**Problem to work on:**
From the entries below, copy every line that has the word "indicating".

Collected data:
-=-=-=-=-
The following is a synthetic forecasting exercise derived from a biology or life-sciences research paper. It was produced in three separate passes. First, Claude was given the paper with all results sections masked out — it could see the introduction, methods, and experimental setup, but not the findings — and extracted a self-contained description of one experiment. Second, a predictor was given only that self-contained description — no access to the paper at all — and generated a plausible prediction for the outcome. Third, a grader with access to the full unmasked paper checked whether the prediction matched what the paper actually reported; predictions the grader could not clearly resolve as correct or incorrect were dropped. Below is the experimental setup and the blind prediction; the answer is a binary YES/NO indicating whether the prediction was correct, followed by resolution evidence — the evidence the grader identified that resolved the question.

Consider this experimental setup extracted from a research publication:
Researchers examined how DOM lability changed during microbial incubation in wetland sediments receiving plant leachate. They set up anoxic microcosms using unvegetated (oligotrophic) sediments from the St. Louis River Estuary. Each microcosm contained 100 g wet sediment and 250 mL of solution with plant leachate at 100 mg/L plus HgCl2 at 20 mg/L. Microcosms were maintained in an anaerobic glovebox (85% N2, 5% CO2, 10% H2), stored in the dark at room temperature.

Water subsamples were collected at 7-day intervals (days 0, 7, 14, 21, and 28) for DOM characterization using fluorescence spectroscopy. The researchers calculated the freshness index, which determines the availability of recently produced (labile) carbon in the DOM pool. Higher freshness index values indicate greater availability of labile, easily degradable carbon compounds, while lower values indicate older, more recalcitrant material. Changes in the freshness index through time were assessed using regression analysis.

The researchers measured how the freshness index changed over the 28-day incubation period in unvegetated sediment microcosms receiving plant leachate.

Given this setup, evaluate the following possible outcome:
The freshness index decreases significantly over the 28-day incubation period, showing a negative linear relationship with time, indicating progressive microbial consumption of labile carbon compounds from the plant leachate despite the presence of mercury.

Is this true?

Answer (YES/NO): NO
-=-=-=-=-
**Answer:**
The following is a synthetic forecasting exercise derived from a biology or life-sciences research paper. It was produced in three separate passes. First, Claude was given the paper with all results sections masked out — it could see the introduction, methods, and experimental setup, but not the findings — and extracted a self-contained description of one experiment. Second, a predictor was given only that self-contained description — no access to the paper at all — and generated a plausible prediction for the outcome. Third, a grader with access to the full unmasked paper checked whether the prediction matched what the paper actually reported; predictions the grader could not clearly resolve as correct or incorrect were dropped. Below is the experimental setup and the blind prediction; the answer is a binary YES/NO indicating whether the prediction was correct, followed by resolution evidence — the evidence the grader identified that resolved the question.
The freshness index decreases significantly over the 28-day incubation period, showing a negative linear relationship with time, indicating progressive microbial consumption of labile carbon compounds from the plant leachate despite the presence of mercury.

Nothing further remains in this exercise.